Well before Picard had been completed and written, Chabon's first Trek script was "Calypso." In it, Craft mentions that the people of Alcor IV (his home planet) have been at war with the "V'draysh" for at least ten years. Craft seemed unaware that the Discovery, and its sentient computer Zora, was a Federation ship, but that's not super-surprising considering how old the Discovery is at this point.

The Federation Burnham encountered might be different than the one that is more widely known about.

CBS

Two Federations?

So what does "V'draysh" mean in the context of Discovery Season 3? Well, other than some continuity-matching, it also suggests the events of "Calypso" are contemporaneous with Discovery Season 3 or further in the future. This means that the Federation – or some faction of the Federation — could be at war with Alcor IV, Craft's home planet, during the events of Discovery Season 3.

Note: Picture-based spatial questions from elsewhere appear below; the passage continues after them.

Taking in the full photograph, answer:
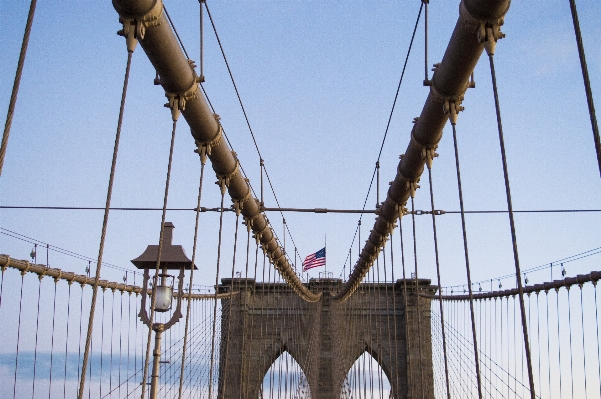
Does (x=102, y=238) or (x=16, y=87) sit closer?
(x=16, y=87)

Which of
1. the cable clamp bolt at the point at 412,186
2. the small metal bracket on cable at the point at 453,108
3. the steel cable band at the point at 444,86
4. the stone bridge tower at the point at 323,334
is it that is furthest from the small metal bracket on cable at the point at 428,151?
the stone bridge tower at the point at 323,334

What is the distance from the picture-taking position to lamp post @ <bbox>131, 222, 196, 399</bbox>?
305 inches

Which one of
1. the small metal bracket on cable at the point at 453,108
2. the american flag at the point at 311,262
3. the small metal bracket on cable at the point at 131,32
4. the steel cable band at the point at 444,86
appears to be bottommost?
the small metal bracket on cable at the point at 131,32

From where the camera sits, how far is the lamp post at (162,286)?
305 inches

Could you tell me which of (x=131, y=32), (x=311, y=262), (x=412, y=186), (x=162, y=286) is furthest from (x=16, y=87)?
(x=311, y=262)

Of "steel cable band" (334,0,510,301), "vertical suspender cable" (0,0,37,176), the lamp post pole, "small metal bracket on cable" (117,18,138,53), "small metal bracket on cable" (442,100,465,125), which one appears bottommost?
the lamp post pole

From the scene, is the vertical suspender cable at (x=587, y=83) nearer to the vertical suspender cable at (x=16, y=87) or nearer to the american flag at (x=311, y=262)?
the vertical suspender cable at (x=16, y=87)

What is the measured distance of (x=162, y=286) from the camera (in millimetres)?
7805

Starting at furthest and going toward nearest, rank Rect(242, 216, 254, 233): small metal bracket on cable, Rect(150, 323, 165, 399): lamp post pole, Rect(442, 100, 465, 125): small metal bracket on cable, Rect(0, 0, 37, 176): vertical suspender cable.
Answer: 1. Rect(242, 216, 254, 233): small metal bracket on cable
2. Rect(150, 323, 165, 399): lamp post pole
3. Rect(442, 100, 465, 125): small metal bracket on cable
4. Rect(0, 0, 37, 176): vertical suspender cable

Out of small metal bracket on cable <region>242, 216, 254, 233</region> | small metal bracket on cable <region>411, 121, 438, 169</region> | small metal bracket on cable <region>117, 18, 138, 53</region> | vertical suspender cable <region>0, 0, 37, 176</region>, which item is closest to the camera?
vertical suspender cable <region>0, 0, 37, 176</region>

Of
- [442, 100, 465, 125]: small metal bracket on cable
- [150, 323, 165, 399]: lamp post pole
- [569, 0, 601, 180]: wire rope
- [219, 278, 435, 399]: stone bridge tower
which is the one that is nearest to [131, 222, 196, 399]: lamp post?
[150, 323, 165, 399]: lamp post pole

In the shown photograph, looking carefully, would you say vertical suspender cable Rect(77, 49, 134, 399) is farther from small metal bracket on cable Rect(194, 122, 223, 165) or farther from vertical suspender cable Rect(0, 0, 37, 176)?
small metal bracket on cable Rect(194, 122, 223, 165)

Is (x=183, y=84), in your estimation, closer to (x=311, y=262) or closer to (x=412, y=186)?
(x=412, y=186)

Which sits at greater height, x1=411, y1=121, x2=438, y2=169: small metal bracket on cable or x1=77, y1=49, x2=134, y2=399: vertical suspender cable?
x1=411, y1=121, x2=438, y2=169: small metal bracket on cable
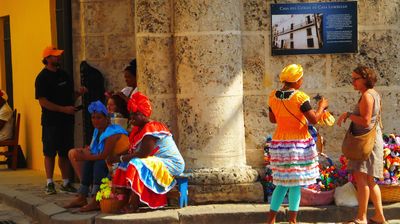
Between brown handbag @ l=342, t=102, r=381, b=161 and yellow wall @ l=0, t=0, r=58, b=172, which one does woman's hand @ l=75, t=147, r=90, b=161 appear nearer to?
brown handbag @ l=342, t=102, r=381, b=161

This gets interesting when you consider how fractured and beaten-down the Federation seems to be in the Season 3 premiere of Discovery. When Michael meets Aditya Sahil, the closest Starfleet rep in her sector, he's clearly incapable of waging war against anyone. So, if the V'draysh (Federation) war with Alcor IV is still yet to happen, it seems like it may be waged probably a totally different faction of the Federation.

There's one more wrinkle.

Was this guy more than a random jerk?

CBS

What did Zareh know?

In "Far From Home," Zareh is totally hip to the idea that the Discovery is a Starfleet ship that has time traveled. He's also encountered Federation starships before because he drops that term "V'draysh captain." On top of all of that, Zareh also says "the Burn was the best thing that happened to me," in reference to the widespread dilithium failure that hamstrung interstellar travel galaxy-wide.

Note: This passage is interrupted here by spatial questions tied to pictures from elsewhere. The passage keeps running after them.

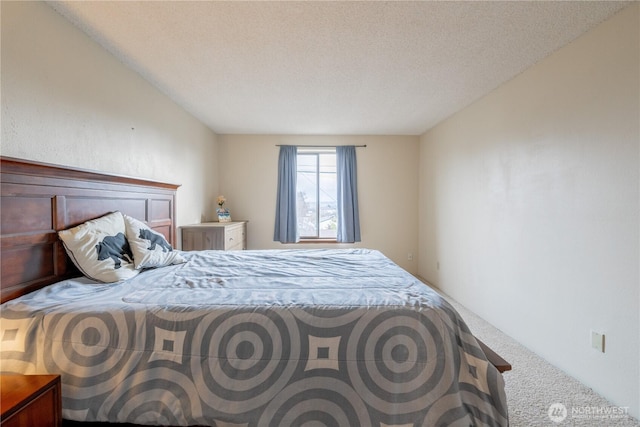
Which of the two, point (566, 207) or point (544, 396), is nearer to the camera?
point (544, 396)

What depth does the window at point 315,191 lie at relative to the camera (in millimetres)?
4637

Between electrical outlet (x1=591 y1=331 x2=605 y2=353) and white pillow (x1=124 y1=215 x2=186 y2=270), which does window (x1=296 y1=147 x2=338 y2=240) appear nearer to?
white pillow (x1=124 y1=215 x2=186 y2=270)

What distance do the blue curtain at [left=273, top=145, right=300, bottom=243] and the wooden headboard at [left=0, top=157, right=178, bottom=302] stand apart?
2600 mm

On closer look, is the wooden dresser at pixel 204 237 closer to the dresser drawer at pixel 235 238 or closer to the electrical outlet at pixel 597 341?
the dresser drawer at pixel 235 238

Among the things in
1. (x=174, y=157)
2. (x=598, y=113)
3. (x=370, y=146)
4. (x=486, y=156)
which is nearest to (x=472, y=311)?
(x=486, y=156)

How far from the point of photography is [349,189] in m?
4.45

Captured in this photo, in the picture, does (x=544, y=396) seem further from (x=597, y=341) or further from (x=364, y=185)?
(x=364, y=185)

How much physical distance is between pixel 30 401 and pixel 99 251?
0.84 m

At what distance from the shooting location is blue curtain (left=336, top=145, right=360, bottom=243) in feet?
14.6

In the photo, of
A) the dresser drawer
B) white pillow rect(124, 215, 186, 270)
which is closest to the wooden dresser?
the dresser drawer

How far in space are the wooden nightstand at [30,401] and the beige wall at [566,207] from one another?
2855 millimetres

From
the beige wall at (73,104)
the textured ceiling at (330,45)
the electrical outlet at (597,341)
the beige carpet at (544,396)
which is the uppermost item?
the textured ceiling at (330,45)

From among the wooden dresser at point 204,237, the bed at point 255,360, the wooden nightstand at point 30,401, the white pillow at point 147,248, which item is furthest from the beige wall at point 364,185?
the wooden nightstand at point 30,401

In the Season 3 premiere, Book mentions the Burn happened at least a century prior. How could Zareh have remembered the Burn? Was it the best thing that happened to his family, who were also merciless pirates?

This comment, combined with Zareh's knowledge of time travel and the "V'draysh" line, suggests he's hiding more than a history of piracy. If Zareh has first-hand knowledge of the Burn, that could mean he was or is a time traveler, too. Either way, all of these question marks about the future of the Federation probably indicate that when it comes to timeline twists, Discovery Season 3 is just getting started.

Star Trek: Discovery Season 3 airs Thursdays on CBS All Access on Thursdays.